Northern Ireland

RHI inquiry will take more than six months, says judge

Renewable fuel fire
Image caption The Renewable Heating Incentive (RHI) scandal could cost the Northern Ireland taxpayer £490m

The public inquiry into a botched green energy scheme will take longer than six months to conclude, its chairman has said.

The Renewable Heating Incentive (RHI) scandal could cost the Northern Ireland taxpayer as much as £490m.

The inquiry's chairman, Sir Patrick Coghlin, said there was a "huge amount of material" to be obtained and considered.

He said the material must be gathered before public hearings could begin.

Sir Patrick said: "I cannot, at this early stage of the investigation, give a date by which our work will be complete.

"At present I can say that it will not be possible to report within six months."

The RHI scheme was set up in 2012 when DUP leader Arlene Foster was in charge of the Department for Enterprise, Trade and Investment.

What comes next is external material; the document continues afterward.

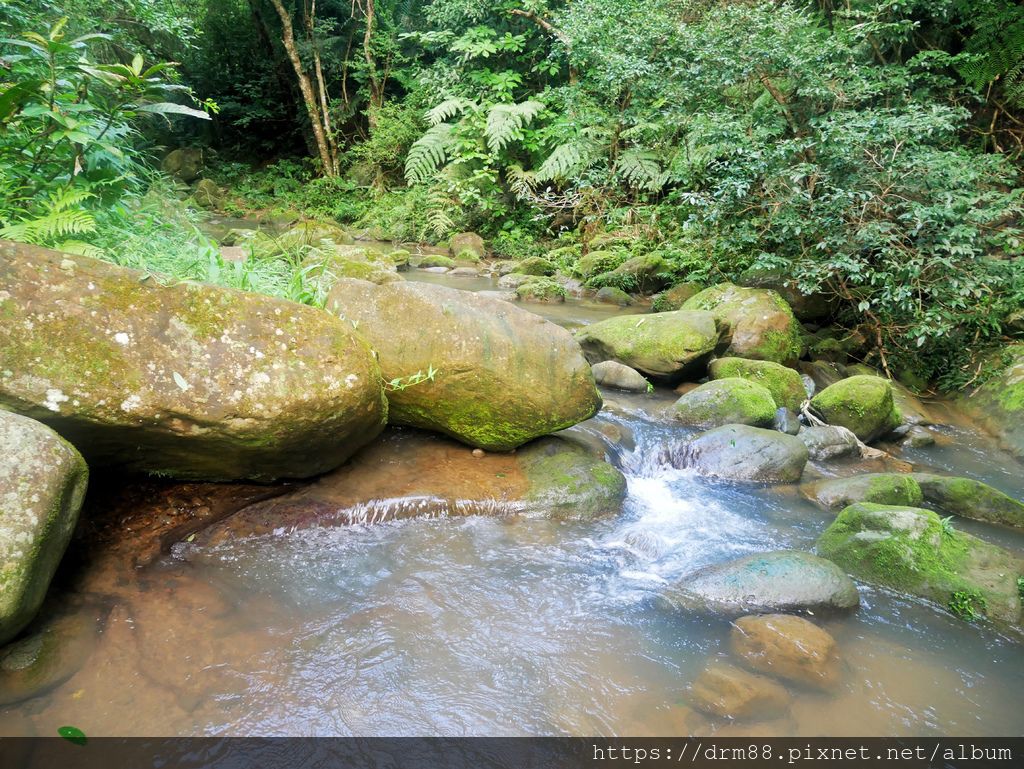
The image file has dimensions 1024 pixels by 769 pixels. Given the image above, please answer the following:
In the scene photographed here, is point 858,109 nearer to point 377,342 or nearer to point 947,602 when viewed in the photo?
point 947,602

Its aim was to increase the creation of heat from renewable sources, but businesses receiving more in subsidies than they paid for the renewable fuel, and the scheme became majorly oversubscribed.

The fallout from the scandal resulted in the resignation of the deputy first minister, Martin McGuinness, the collapse of Stormont's institutions and the calling of a snap elections for 2 March.

Sinn Fein has stated several times that it would not support Mrs Foster's nomination as first minister until her role in the debacle is clarified by an inquiry.

The inquiry was launched in January. Former permanent secretary for the Department of Heath Dame Una O'Brien will join Sir Patrick on the inquiry panel.

Earlier this week, it was announced that inspections of RHI scheme sites would begin in May in an attempted crackdown on abuse of the scheme.